= Health Services Laboratories =

Health Services Laboratories (HSL) is an independent provider of pathology and diagnostic services to the NHS. Formed in 2015, it is a partnership between The Doctors Laboratory, University College London Hospitals NHS Foundation Trust and the Royal Free London NHS Foundation Trust. The Doctors Laboratory is the longest-established specialist provider of clinically-led pathology services in the UK and is based in central London. It is owned by Sonic Healthcare, an Australian company providing pathology and radiology services.

HSL's flagship laboratory, the Halo, is based at 1 Mabledon Place, in the heart of London's 'med-city', and is one of the largest pathology laboratories in Europe. Currently in development, it is spread over 11 floors with five split-level basements. The facility will be home to more than 1,000 staff working within a connected suite of laboratories spanning more than 100,000 square feet. The Halo will also have dedicated clinical and non-clinical cores for vertical connectivity. Its other laboratories include rapid response laboratories (RRLs) at Mortimer Market, 60 Whitfield Street, the Royal Free London and North Middlesex Hospital. HSL provides services to a number of NHS trusts. It does not provide services to individuals on a commercial basis.

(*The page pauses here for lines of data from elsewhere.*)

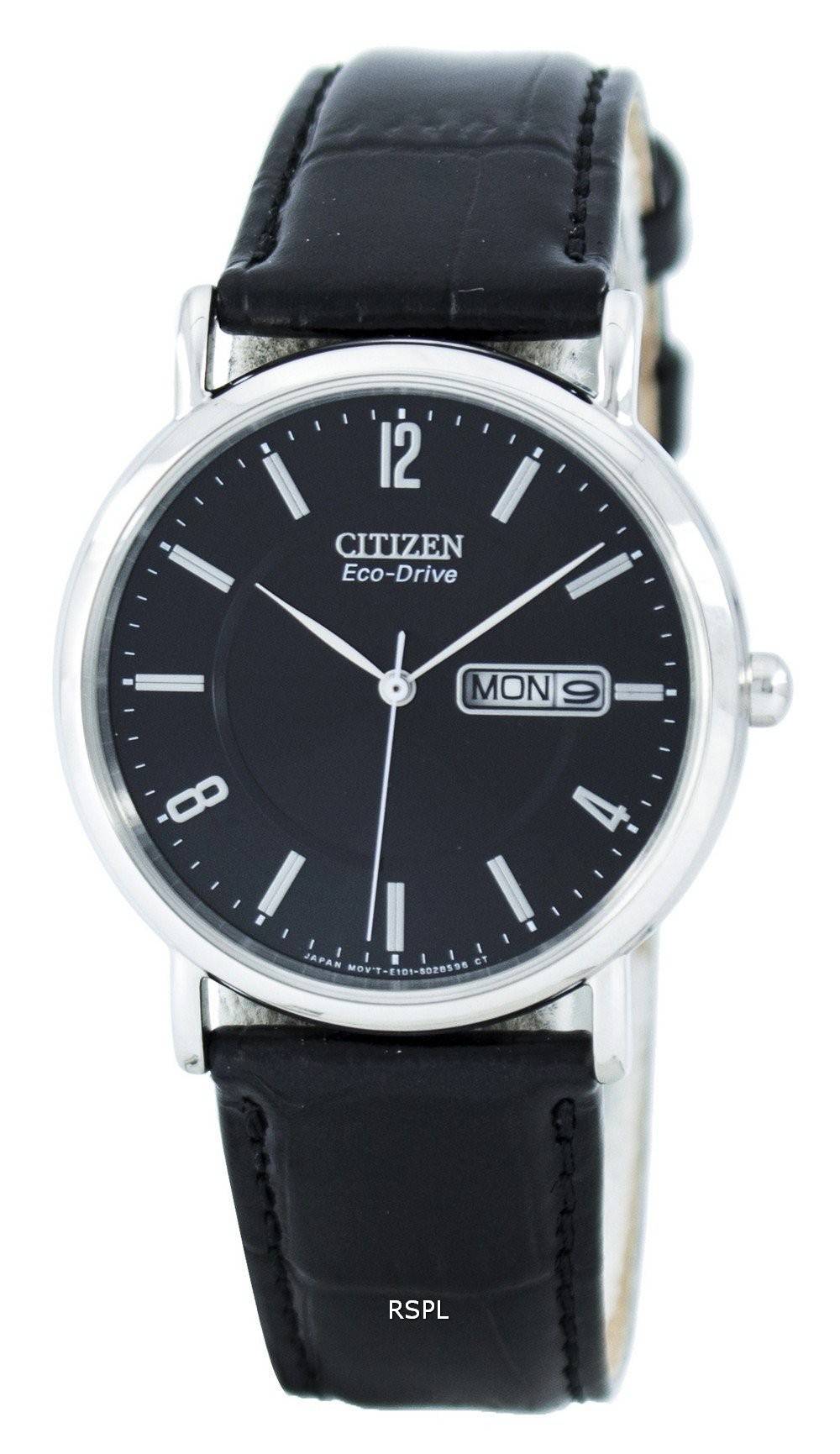 Montre Citizen Eco-Drive BM8241-01E masculine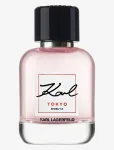 Karl Lagerfeld Fragrance - Tokyo Shibuya Eau De Parfum - Eau De Parfum - 60 ml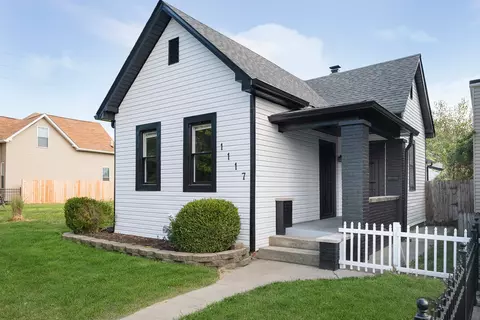 1117 Church St, Indianapolis, IN 46225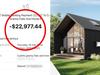 Couple’s $22k ‘shock’ as builder collapses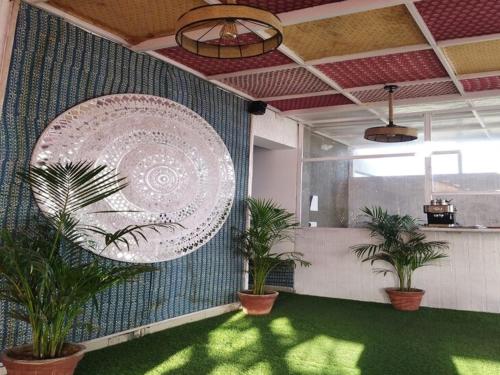 Gallery image of Experia Boutique House in Jaipur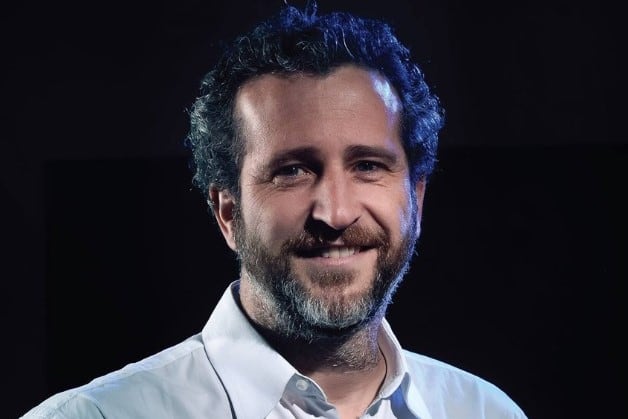 Murió el actor argentino Mariano Muente, conocido por su papel en ATAV (Imagen: Asociación Argentina de Actores y Actrices)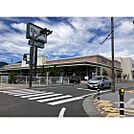 スーパー「デリシア七瀬店まで536ｍ」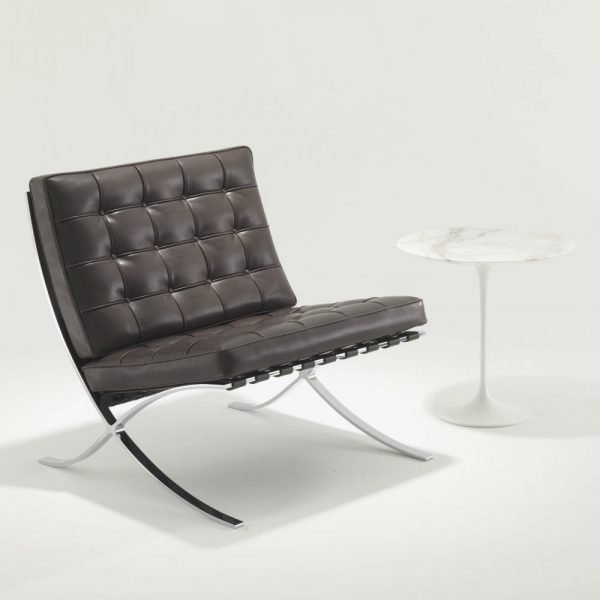 Barcelona® Relax 椅子 knoll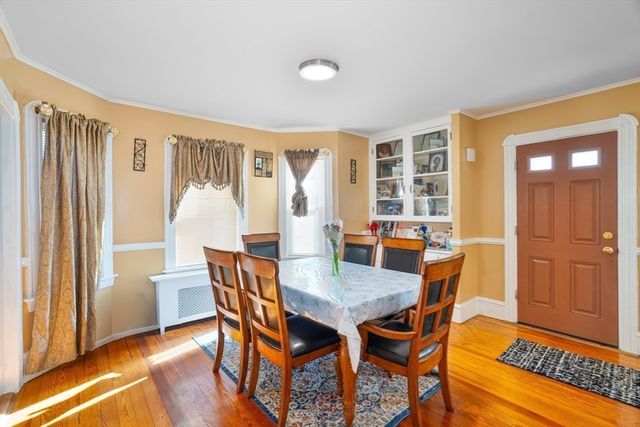 232 Mt Pleasant, Fall River, MA 02720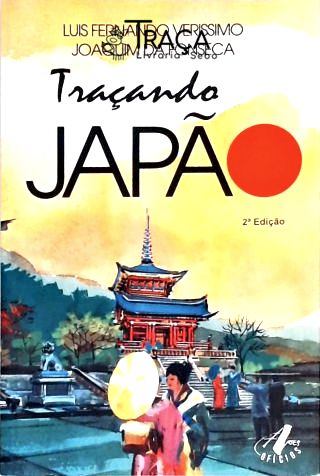 Traçando o Japão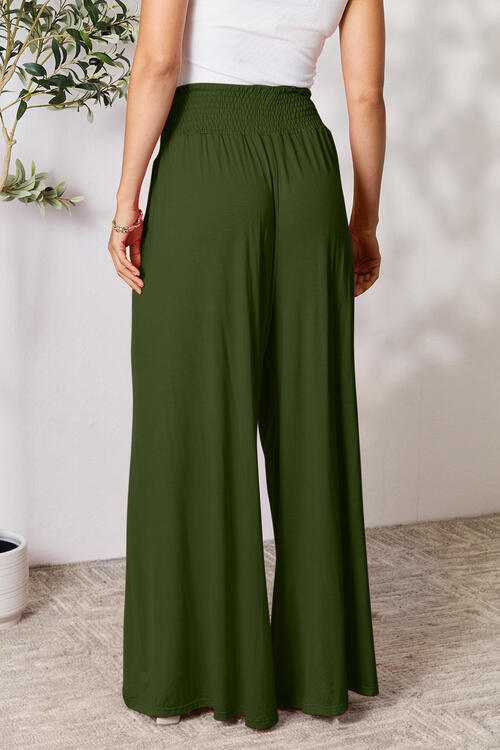 Nellie Wide Leg Pants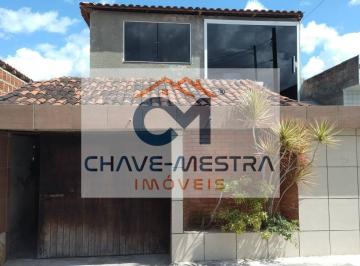 CASA DE 3 QUARTOS COM PISCINA - JOSÉ LIBERATO · CASA DE 3 QUARTOS COM PISCINA - JOSÉ LIBERATO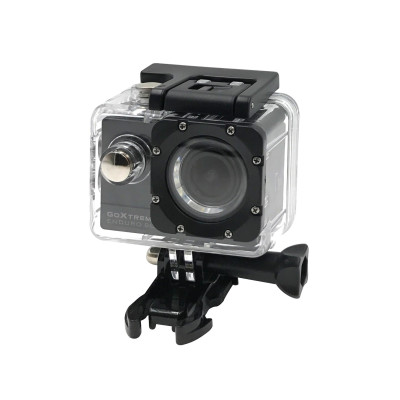 EasyPix GoXtreme Enduro Black 4K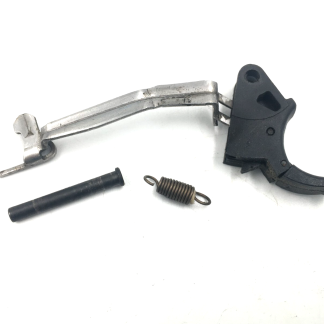 Smith & Wesson M&P 40 .40 S&W, Pistol Parts: Trigger, Pin, Spring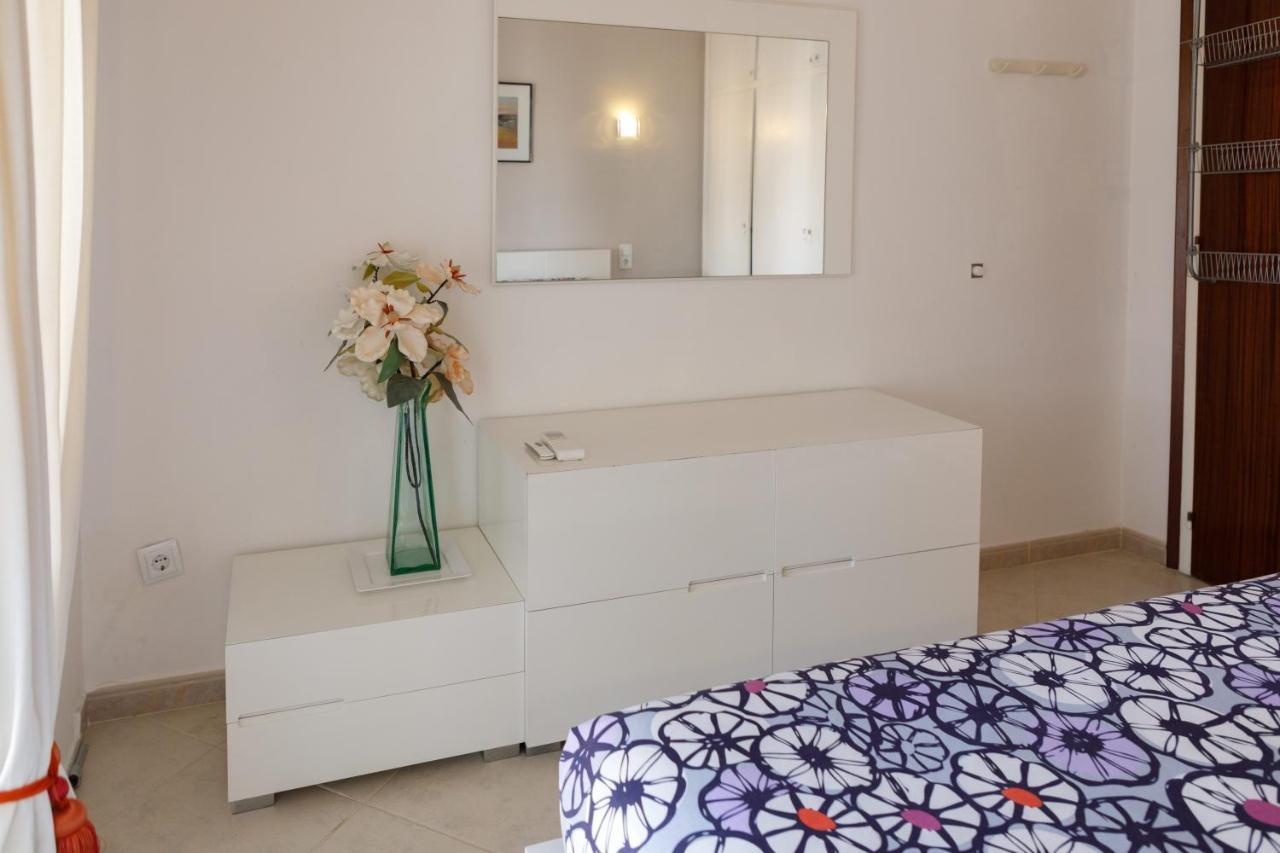 Apartamento Bahia I Empuriabrava Bagian luar foto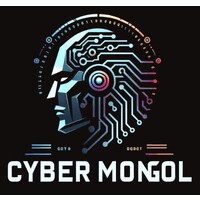 Cyber Mongol Inc. logo - Similar company to Y3000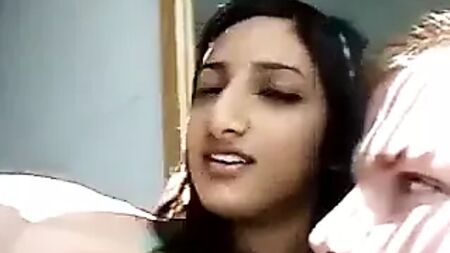 Pakistan Muslima mit Fremden Mann rumlecken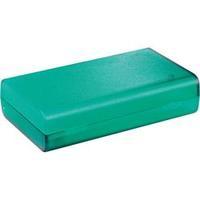 universal enclosure 124 x 72 x 30 pvc green strapubox 2515gn kunststof ...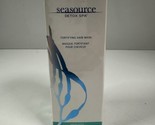 Arbonne Seasource Detox Spa Fortifying Hair Mask 4.7 fl. oz. NIB Sealed - £14.72 GBP
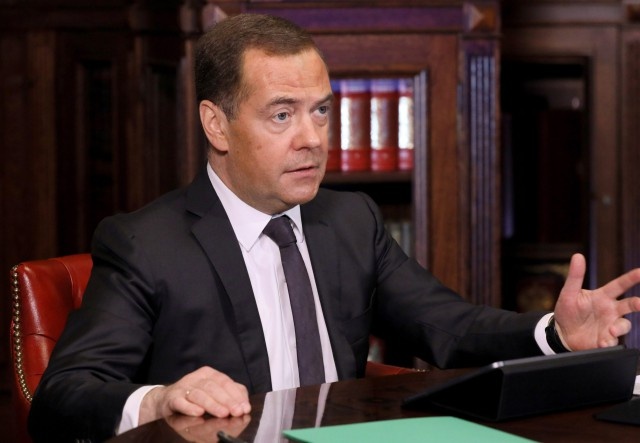 «Невозможно представить культуру без нее»: Медведев простился с омичкой Талызиной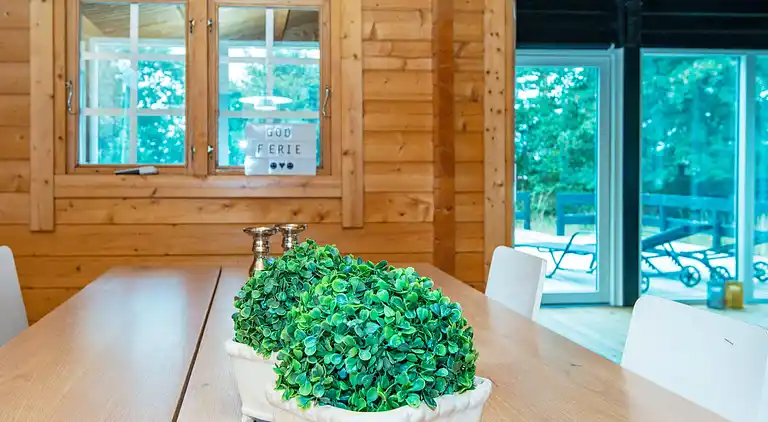 Sommerhus i Branderup J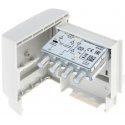 ANTENNA AMPLIFIER MX-062 FM / VHF / UHF 12V TERRA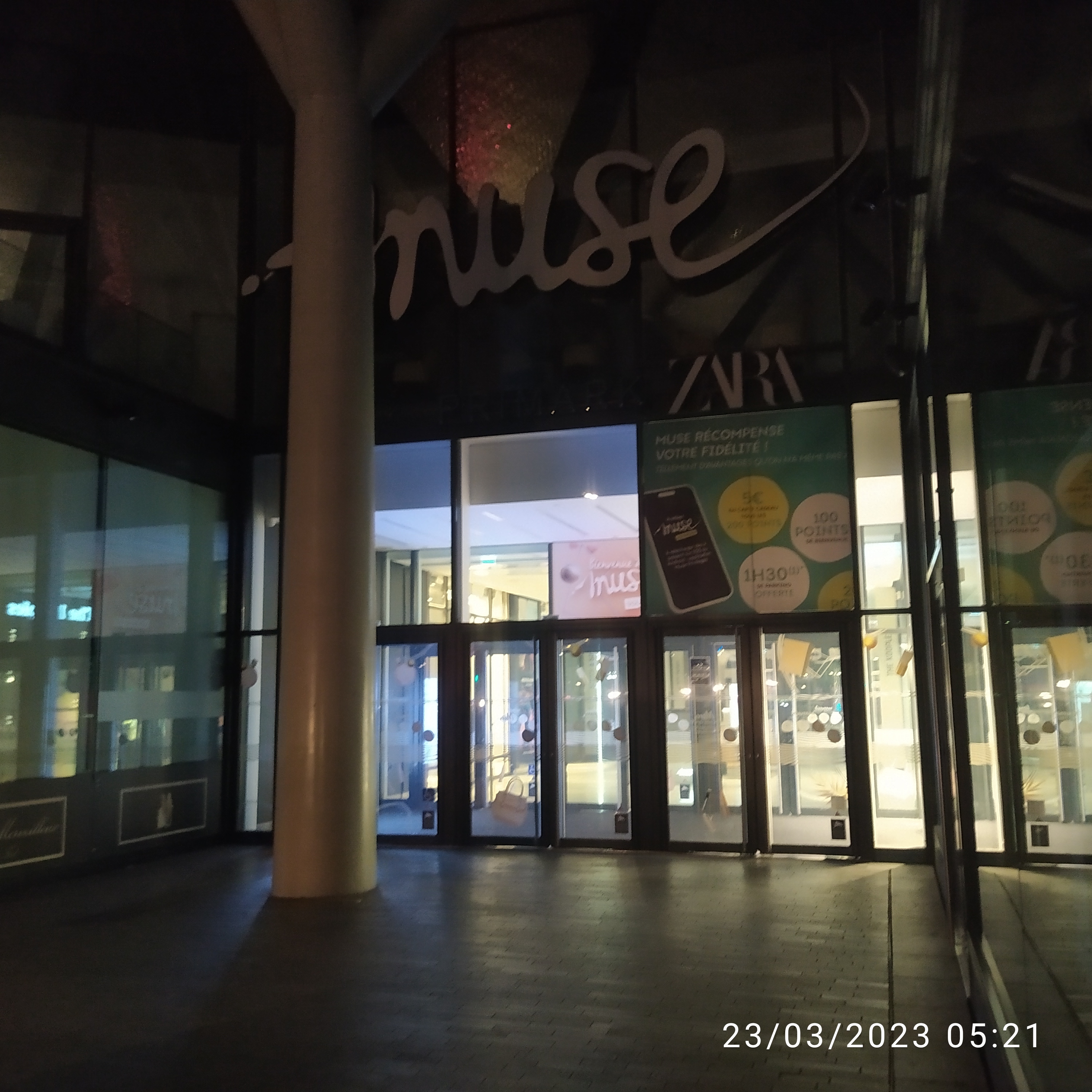 Photo n° 6 de l'avis de Marie.i fait le 27/03/2023 à 02:49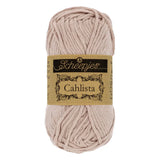 CAHLISTA - 257 Antique Mauve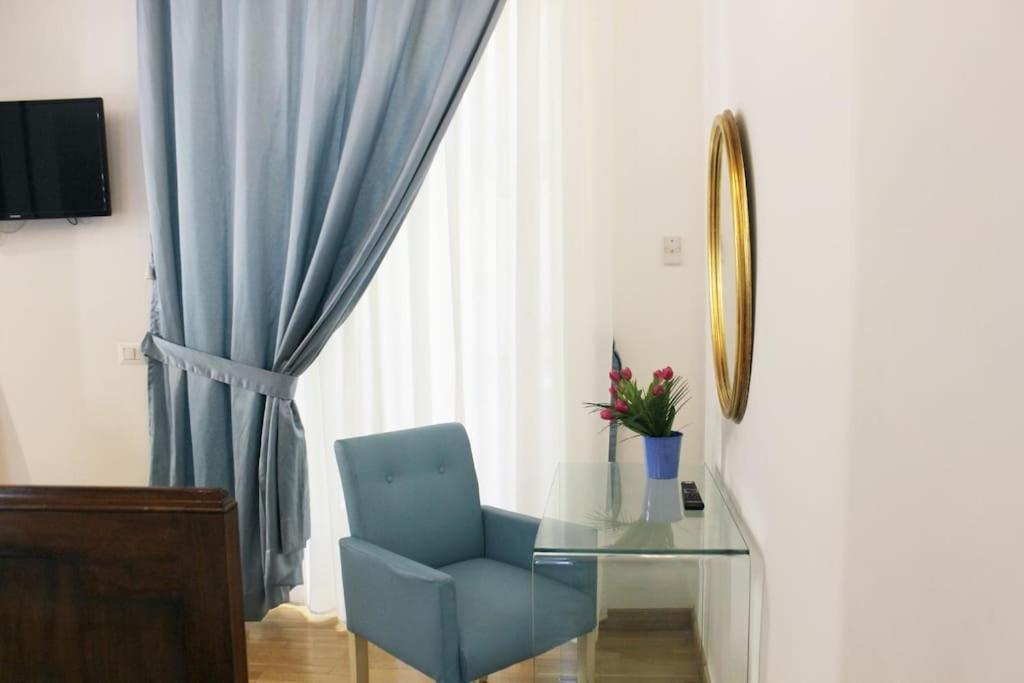 Appartement Easy Duomo Naples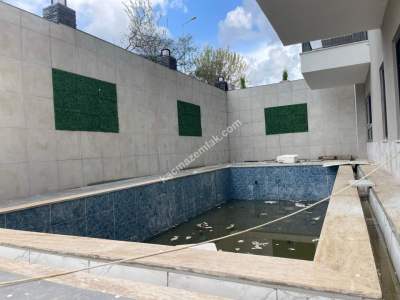 Mahmutlar Liva 4'Te Satılık 1+1 Full Aktiviteli Daire 11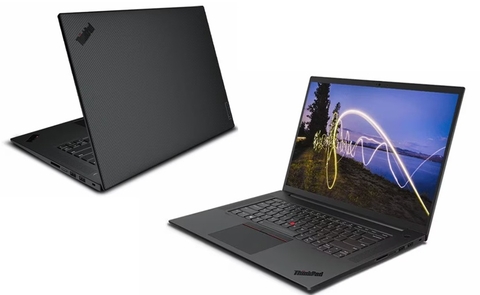 [REVIEW SẢN PHẨM] LAPTOP LENOVO THINKPAD P1 GEN 4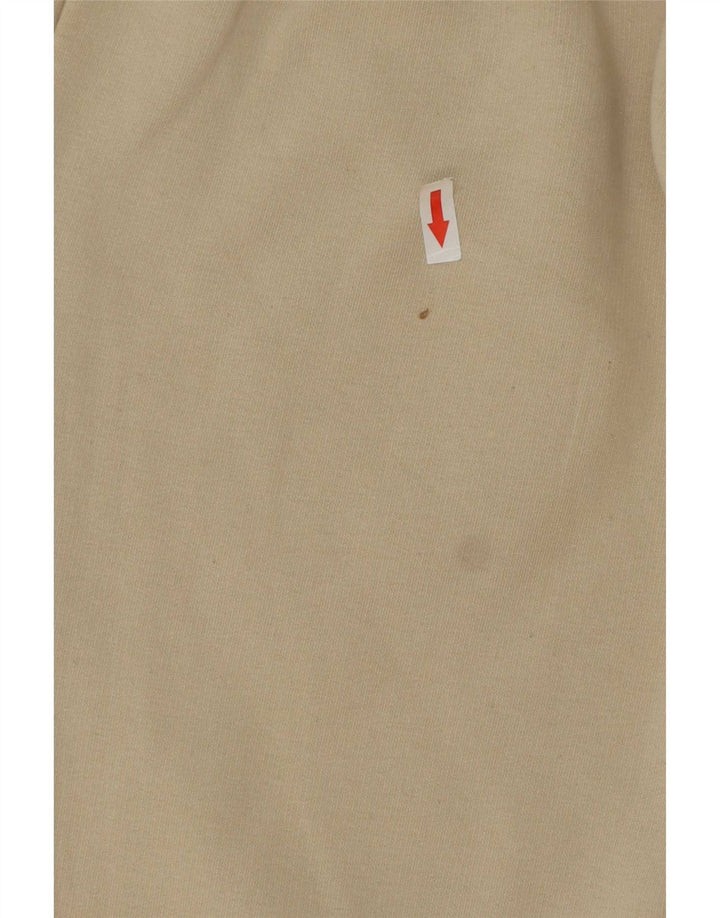 Pantaloni de trening pentru bărbați Dickies Pantaloni de jogging, bumbac mediu, bej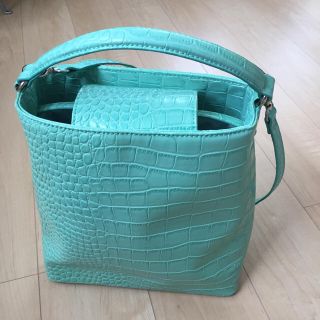 ビームス(BEAMS)のBEAMS HEART bag(ショルダーバッグ)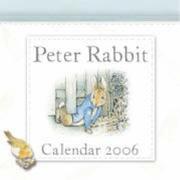 Front cover of The Tale of Peter Rabbit by Beatrix Potter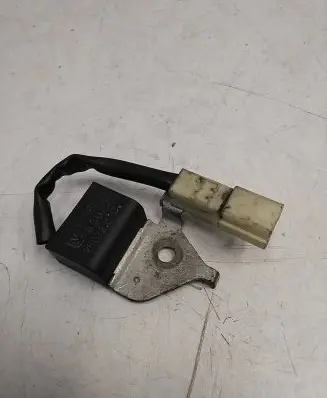 Toyota Avensis T250 Antenna control unit 88002 25020D 95082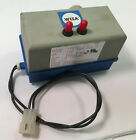 113.165.600.0 Wisa Model Air Pump Type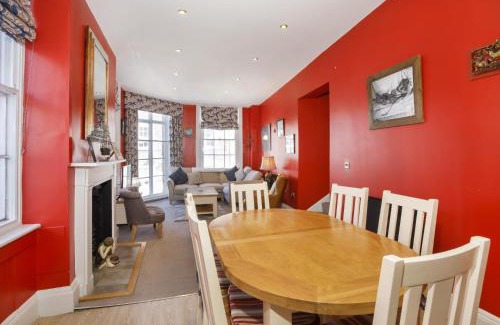 York Apartment | The Kings Apt 3 In The Heart Of York - Central Location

Lord Carter of Coles chairs the HSL board.

The Doctors Laboratory was an early adopter of noninvasive prenatal testing. It started using Roche Diagnostics's Ariosa Diagnostics Harmony test in late 2012.

In May 2017 a report to the North Middlesex University Hospital NHS Trust, which uses the company's services, outlined a rise in incidents reported during the transition to the brand new laboratory. HSL and North Middlesex worked in close partnership to resolve these early teething issues.

In the COVID-19 pandemic in England the firm had £60 million in contracts mostly for PCR testing services in the new Surge Capacity Laboratory in MedCity. Profits were more than £10 million, up from £1.9 million the previous year.